- Video report by ITV News Political Correspondent Libby Weiner
Liberal Democrat leader Jo Swinson has proposed "free universal childcare" for babies aged nine months until they start school.
Under the plans, working parents could receive 35 hours of free childcare per week.
The Lib Dems have also pledged to provide every child aged two to four with 35 hours of free childcare for 48 weeks of the year.
She said: "The choice for parents is simply not good enough. For so many people the cost of childcare means returning to work is impossible.
"How many of us know friends, usually women, who faced with astronomical childcare fees decide to stay at home instead of going back to their career? Maybe taking a couple of years out until the current free provision starts."
Ms Swinson said the policy would help close the gap between children from disadvantaged and wealthier backgrounds before they start schools and allow new mothers to go back to work.
The Lib Dem proposals would cost an estimated £14.6 billion annually, £8.6 billion more than what the Conservatives are planning to spend.
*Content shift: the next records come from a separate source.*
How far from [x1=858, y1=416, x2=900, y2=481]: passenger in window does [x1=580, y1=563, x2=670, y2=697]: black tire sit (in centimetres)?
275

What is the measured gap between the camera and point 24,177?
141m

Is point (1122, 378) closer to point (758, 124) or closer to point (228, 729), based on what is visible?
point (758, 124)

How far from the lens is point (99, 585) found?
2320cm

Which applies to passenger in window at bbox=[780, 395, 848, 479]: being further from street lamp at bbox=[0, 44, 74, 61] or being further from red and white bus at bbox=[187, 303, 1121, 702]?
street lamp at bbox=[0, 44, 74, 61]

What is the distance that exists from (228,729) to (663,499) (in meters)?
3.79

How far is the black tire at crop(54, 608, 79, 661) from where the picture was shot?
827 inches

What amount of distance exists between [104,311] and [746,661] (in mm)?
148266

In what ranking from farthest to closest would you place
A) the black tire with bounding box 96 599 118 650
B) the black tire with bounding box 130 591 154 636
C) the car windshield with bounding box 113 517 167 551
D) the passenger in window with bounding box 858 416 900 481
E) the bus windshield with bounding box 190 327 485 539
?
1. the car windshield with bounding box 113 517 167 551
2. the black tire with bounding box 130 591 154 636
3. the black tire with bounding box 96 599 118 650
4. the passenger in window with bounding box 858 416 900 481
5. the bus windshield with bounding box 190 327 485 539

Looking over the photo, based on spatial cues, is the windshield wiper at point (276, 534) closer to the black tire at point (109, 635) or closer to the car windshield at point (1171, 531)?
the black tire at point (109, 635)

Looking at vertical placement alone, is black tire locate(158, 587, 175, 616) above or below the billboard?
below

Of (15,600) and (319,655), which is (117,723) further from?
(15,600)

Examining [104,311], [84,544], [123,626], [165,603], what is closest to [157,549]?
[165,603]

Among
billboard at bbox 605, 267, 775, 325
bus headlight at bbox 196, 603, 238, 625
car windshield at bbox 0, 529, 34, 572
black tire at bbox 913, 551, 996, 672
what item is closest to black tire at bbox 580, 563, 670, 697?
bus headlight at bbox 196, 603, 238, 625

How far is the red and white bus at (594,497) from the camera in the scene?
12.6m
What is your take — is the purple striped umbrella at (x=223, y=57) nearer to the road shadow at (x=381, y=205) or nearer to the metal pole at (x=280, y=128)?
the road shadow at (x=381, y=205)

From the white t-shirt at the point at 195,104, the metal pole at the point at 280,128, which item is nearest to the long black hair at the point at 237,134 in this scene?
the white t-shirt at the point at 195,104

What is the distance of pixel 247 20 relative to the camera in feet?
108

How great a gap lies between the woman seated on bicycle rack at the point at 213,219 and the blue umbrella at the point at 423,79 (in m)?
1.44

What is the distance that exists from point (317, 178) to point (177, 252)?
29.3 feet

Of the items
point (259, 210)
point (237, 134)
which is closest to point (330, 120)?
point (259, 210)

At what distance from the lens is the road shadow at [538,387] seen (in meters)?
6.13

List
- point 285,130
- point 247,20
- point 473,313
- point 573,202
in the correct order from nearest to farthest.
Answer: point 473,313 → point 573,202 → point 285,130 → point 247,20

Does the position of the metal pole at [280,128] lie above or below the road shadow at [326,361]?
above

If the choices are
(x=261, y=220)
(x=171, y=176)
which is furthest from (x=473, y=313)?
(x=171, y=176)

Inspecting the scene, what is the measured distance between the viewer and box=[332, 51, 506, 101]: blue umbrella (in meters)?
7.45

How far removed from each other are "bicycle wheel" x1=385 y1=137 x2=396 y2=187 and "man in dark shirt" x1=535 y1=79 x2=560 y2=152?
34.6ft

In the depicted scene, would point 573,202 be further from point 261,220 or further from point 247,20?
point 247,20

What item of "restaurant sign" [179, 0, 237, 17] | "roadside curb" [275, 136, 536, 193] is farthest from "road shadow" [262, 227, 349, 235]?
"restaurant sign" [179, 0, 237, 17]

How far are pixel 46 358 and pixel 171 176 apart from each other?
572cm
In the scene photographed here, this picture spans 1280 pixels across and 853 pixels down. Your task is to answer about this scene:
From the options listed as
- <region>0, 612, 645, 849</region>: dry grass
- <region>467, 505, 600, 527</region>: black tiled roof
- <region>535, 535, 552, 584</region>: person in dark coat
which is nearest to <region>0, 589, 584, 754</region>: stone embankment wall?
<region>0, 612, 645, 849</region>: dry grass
It said it would be funded by reversing cuts to corporation tax and increasing capital gains tax
Yet the Government says it will be spending more than £6 billion a year on childcare by 2020. Labour said it would invest an extra £4.5 billion in early years services.
The announcement comes as Labour vowed to expand free childcare provision to offer 30 hours per week of free care to all children aged between two and four.
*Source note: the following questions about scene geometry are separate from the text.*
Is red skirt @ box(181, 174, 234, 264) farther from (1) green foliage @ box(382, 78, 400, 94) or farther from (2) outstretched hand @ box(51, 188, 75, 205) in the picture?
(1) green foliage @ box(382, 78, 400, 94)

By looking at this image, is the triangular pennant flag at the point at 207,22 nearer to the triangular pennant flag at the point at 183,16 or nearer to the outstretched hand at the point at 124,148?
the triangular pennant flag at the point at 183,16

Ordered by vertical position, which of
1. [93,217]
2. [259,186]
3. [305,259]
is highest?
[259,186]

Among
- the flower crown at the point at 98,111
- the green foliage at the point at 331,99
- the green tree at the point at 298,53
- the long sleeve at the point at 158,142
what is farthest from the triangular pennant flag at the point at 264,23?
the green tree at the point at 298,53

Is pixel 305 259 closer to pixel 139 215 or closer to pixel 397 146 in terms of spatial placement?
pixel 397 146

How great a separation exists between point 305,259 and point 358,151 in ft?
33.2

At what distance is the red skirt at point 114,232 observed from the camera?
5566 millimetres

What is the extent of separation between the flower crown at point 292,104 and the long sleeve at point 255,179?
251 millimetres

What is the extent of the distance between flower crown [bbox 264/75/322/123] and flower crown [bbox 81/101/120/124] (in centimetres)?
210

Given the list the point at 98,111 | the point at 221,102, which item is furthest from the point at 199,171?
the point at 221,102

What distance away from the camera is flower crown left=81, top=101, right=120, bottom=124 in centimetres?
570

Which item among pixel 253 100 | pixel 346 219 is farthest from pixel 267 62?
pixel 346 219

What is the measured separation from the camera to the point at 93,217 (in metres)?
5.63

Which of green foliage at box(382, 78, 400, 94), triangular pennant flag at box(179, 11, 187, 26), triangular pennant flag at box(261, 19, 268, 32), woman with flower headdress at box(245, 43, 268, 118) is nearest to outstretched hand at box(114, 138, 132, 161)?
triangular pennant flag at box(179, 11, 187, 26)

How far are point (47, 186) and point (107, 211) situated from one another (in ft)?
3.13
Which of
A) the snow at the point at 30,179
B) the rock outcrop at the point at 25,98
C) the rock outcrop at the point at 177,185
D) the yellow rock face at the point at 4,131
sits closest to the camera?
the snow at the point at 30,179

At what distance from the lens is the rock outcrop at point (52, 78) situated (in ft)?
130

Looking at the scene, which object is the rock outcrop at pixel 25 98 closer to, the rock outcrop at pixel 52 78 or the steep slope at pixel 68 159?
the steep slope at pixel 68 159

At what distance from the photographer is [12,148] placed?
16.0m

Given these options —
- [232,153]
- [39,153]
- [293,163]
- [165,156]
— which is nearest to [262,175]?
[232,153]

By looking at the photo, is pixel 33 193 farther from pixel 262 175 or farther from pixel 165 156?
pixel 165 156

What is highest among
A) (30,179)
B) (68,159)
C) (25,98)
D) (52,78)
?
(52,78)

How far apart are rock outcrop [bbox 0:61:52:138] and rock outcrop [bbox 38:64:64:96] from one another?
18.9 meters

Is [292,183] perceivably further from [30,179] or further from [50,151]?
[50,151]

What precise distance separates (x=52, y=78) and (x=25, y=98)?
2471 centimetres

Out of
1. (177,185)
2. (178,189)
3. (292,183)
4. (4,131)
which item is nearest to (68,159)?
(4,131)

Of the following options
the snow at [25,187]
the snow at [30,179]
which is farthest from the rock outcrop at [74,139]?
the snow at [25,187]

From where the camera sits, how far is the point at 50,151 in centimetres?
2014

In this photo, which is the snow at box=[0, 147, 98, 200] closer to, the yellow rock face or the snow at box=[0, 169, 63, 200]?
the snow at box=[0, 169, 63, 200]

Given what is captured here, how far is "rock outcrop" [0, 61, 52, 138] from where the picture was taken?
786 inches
Currently, parents of three- to four-year-olds are entitled to 15 hours per week of free childcare, with 30 hours available to those meeting strict criteria.
'I would be a better prime minister than Johnson or Corbyn'
During her speech to supporters at the Battersea Arts Centre, Ms Swinson talked up her credentials as a prime ministerial candidate.
She insisted that she could "do a better job as prime minister" if elected on December 12.
Ms Swinson said: "So while I look at what is on offer from Boris Johnson and Jeremy Corbyn, I know I could do a better job than then as prime minister."
She said the Lib Dems had better policies than what was on offer from "the tired two old parties led by men who want to rehash ideas from the past". She added: "Whether its the 1870s or the 1970s."